### Check your understanding:
(a) Answer these questions from the tornado report, giving each answer on its own line:
(i) What population is given for Rolling Fork?
(ii) Around what time did the National Weather Service warn of a confirmed tornado headed towards Rolling Fork?
(iii) How far from Jackson does Rolling Fork lie, and in which direction?
(b) Rewrite the tornado report from "The weather service" up to and including "asking for aid.", changing "deputies" to "officers" wherever it occurs.
(c) Extend the tornado report past its final sentence.

### Text for analysis:
No fatalities had immediately been reported. There was damage in Rolling Fork, population 1,800 and Silver City, a community of around 220, officials said.
“It appears from the damage that I’ve been able to assess at this point, it was a large tornado — and it has destroyed the city of Rolling Fork,” Mayor Eldridge Walker told NBC affiliate WLBT of Jackson by phone.
The National Weather Service warned of a confirmed tornado on the ground headed towards Rolling Fork around 8:05 p.m.
A “tornado emergency,” a term used when there is a severe threat to life and reliable sources have confirmed a tornado, had been issued for it and other areas.
The weather service later said there had been tornado damage in Rolling Fork, 60 miles northwest of Jackson, and in Silver City, northeast of Rolling Fork.
In the Silver City area, all Humphreys County sheriff’s deputies were responding and jail personnel were tasked with assisting dispatch and asking for aid.

### Record set:
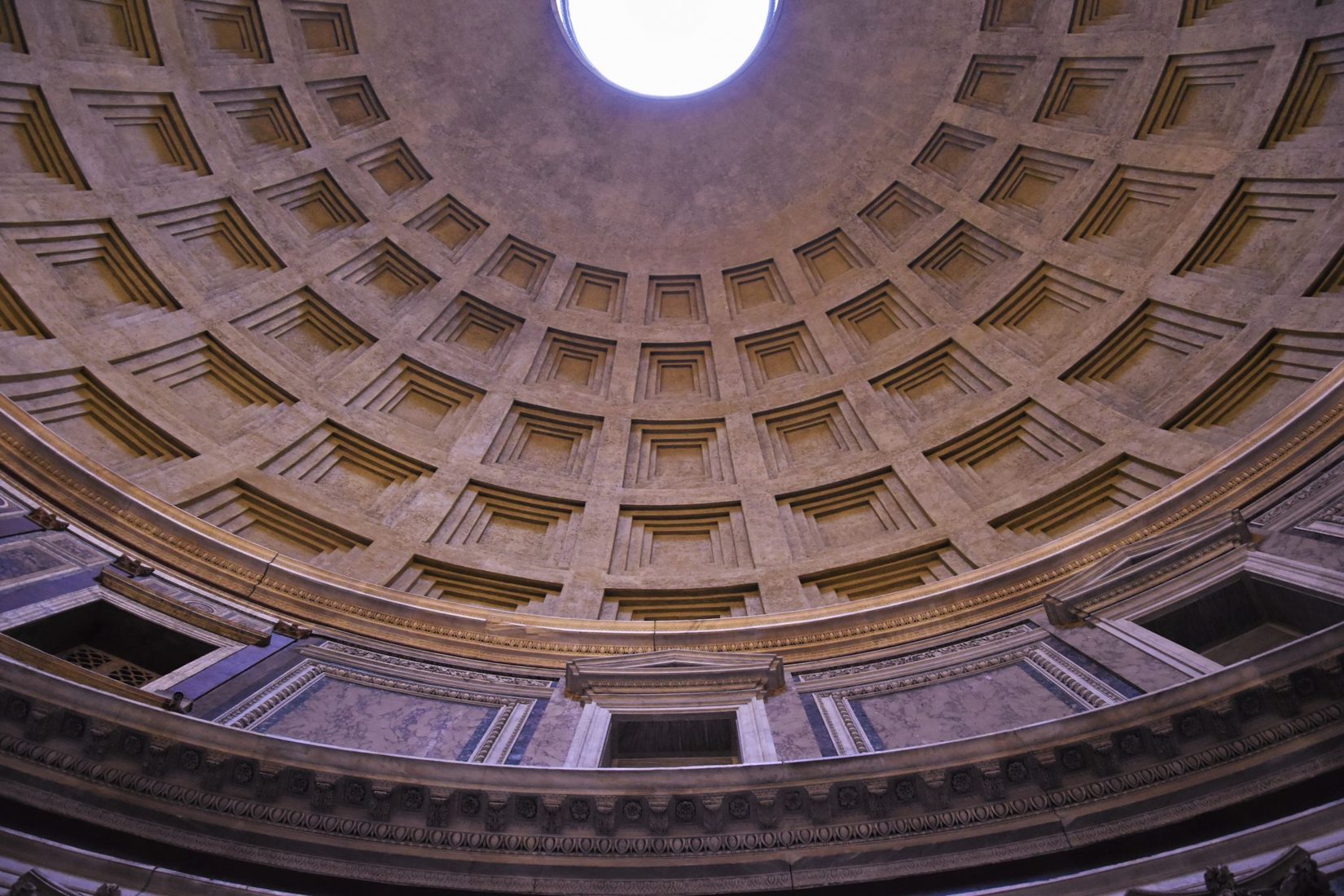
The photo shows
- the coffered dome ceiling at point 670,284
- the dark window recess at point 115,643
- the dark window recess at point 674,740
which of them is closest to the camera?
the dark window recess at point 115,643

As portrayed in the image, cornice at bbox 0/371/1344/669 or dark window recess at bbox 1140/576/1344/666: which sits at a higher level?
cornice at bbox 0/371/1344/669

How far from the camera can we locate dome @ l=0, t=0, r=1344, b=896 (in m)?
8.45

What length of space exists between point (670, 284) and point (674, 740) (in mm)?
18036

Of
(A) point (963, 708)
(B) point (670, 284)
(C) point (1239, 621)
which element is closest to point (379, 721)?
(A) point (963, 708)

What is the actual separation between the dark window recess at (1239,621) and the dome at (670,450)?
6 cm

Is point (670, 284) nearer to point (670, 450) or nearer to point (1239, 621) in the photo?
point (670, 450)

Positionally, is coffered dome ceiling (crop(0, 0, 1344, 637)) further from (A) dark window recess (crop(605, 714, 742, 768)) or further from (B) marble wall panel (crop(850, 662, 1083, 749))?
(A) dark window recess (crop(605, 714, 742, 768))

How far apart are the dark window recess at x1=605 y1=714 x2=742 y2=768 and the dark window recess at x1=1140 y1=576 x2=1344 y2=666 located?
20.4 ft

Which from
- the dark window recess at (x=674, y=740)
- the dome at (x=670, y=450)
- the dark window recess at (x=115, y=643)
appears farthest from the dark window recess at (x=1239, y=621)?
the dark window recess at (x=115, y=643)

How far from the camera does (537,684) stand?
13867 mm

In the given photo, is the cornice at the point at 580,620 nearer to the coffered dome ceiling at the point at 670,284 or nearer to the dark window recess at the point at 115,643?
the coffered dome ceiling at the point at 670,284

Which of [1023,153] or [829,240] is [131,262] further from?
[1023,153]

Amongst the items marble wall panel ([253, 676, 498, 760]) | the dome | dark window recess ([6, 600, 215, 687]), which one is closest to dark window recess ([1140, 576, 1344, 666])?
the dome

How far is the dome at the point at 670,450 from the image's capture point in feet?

### Answers for each item:
(a)
(i) 1,800
(ii) Around 8:05 p.m.
(iii) 60 miles northwest

(b)
The weather service later said there had been tornado damage in Rolling Fork, 60 miles northwest of Jackson, and in Silver City, northeast of Rolling Fork.
In the Silver City area, all Humphreys County sheriff’s officers were responding and jail personnel were tasked with assisting dispatch and asking for aid.

(c)
“We are in desperate need of assistance with search and rescue,” Randy Taylor, a corrections officer with the sheriff’s office, told WLBT. “People are trapped.”
The state was sending search-and-rescue resources and other help to the area, Malary White, spokesperson for Mississippi Emergency Management Agency, said.
The Federal Emergency Management Agency has also been alerted and is monitoring the situation, she said.
“Many in the MS Delta need your prayer and God’s protection tonight,” Gov. Tate Reeves tweeted.
He said the state has activated medical support and was surging ambulances to where they are needed.
Police in Amory, Mississippi, a city of around 6,600 not far from the Alabama border, pleaded with people to stay home so first responders could deal with effects from the weather.
The weather service in Birmingham said that a tornado had occurred nearby, but it was not clear if one struck the city itself.
A tornado emergency is a term used when there is a severe threat to life, catastrophic damage and when reliable sources have confirmed a tornado, according to the weather service. It began to be used in 1999 when a tornado was headed towards Oklahoma City, Oklahoma.
The tornado in Mississippi occurred as very buoyant air and strong low-level and upper-level shear was forecast to increase the risk of severe storms in the area, according to the weather service.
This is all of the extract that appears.